Soko is quick to point out that it is not only the Western and Eastern influence which underpins the rich melange that creates the music of the Balkan Beats parties. “Not to be forgotten is the Asian influence,” he explains. “There is a comparison between this music and Latin music from South America, which is also happy, but in different ways, and sad, but in different ways. The big difference is the influences from the Middle East, like the Asian and Oriental styles, and the Jewish music from Israel, too. These clash together and are melting together into what we call the Balkan mixture: East, West, Oriental, Jewish, Slavic - the baby of these is called BalkanBeats.”

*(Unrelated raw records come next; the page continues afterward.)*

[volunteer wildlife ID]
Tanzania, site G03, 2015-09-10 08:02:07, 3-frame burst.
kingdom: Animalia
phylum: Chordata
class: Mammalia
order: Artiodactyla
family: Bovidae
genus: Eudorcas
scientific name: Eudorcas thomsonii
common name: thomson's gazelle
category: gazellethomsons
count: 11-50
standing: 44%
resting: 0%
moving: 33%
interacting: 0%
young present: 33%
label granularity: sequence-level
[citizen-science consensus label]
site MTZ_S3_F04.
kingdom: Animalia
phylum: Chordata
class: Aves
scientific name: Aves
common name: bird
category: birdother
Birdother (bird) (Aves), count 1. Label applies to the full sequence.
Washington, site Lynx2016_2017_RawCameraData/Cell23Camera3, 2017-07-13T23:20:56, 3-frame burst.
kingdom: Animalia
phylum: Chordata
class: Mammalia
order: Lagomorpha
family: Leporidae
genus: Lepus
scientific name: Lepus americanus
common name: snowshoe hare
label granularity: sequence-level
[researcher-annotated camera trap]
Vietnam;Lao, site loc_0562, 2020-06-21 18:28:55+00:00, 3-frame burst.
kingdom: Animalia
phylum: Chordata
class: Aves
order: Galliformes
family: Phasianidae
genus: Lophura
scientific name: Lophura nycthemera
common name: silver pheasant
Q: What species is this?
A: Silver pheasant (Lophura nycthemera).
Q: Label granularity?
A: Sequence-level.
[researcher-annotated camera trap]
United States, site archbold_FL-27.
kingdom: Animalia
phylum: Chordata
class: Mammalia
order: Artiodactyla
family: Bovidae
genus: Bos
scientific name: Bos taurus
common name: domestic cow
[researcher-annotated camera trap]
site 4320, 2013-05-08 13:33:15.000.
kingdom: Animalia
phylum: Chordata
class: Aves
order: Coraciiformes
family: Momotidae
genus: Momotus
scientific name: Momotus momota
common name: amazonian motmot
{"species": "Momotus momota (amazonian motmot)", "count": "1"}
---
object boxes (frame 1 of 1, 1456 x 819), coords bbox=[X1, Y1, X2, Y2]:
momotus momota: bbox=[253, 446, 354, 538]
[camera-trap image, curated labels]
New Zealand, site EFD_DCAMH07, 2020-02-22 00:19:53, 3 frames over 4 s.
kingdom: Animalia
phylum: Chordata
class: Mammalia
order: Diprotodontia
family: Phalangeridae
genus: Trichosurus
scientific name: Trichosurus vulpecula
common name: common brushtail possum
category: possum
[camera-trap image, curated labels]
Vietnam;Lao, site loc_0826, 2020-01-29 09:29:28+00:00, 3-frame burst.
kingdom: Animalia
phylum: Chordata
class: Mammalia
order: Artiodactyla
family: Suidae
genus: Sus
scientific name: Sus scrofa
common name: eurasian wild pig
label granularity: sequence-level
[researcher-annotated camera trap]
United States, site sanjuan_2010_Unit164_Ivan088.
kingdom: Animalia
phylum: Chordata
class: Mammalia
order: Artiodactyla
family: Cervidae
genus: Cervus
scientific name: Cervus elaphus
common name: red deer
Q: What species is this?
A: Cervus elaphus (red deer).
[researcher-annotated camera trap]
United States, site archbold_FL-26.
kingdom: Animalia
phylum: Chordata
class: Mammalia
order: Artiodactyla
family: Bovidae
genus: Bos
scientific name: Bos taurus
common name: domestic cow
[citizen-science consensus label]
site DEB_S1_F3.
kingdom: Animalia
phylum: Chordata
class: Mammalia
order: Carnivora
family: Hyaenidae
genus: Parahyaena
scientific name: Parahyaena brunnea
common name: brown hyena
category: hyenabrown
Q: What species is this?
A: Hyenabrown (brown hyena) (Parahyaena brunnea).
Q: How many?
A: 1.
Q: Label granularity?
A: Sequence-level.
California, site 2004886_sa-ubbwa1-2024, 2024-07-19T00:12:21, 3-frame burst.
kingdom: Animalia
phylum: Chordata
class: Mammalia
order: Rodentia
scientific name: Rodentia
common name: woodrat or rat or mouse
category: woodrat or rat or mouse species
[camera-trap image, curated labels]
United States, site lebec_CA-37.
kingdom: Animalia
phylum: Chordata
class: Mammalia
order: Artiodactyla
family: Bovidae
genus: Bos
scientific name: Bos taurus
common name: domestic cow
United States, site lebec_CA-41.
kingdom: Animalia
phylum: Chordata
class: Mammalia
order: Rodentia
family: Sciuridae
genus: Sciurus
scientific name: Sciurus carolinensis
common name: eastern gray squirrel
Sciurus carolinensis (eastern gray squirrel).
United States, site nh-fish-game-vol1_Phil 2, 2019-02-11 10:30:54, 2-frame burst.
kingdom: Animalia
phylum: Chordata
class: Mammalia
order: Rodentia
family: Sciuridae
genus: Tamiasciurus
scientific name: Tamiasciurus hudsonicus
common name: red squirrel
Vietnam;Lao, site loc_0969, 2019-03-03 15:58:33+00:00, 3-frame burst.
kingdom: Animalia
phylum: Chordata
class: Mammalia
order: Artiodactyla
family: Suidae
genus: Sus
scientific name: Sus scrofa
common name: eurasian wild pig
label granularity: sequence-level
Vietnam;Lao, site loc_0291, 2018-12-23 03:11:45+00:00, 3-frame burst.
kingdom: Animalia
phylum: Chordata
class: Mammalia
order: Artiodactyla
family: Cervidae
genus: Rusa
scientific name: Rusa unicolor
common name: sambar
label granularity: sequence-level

What can the South African “Balkanology” faithful expect from the Robert Soko set?
“I will do what I always do,”
he smiles, “I play a few hours of danceable tracks that I have seen move the crowds from London to Scandinavia and we will have a drink and we will dance. People hear the BalkanBeat and they move their asses to it - I have seen it all over, and this is why these parties are growing all over the world. Balkan Beat has parties in Budapest, Hungary, Paris, Amsterdam and London and, this year, I have been invited to Brazil to look at setting something up there.”

As for his African excursion, Soko is disarmingly - and charmingly - forthright: “I am really curious to see how it looks like over there. As soon as I tell someone that I am going, their eyes go big, ‘Wow’ and ‘Amazing’ and ‘What will it be like?’ i don’t know if it is polite to say this, but from my perspective in Berlin, it is like i have been invited to the bottom of the world.
I am coming to the end of the world to play Balkan music, and i think that is a unique experience.”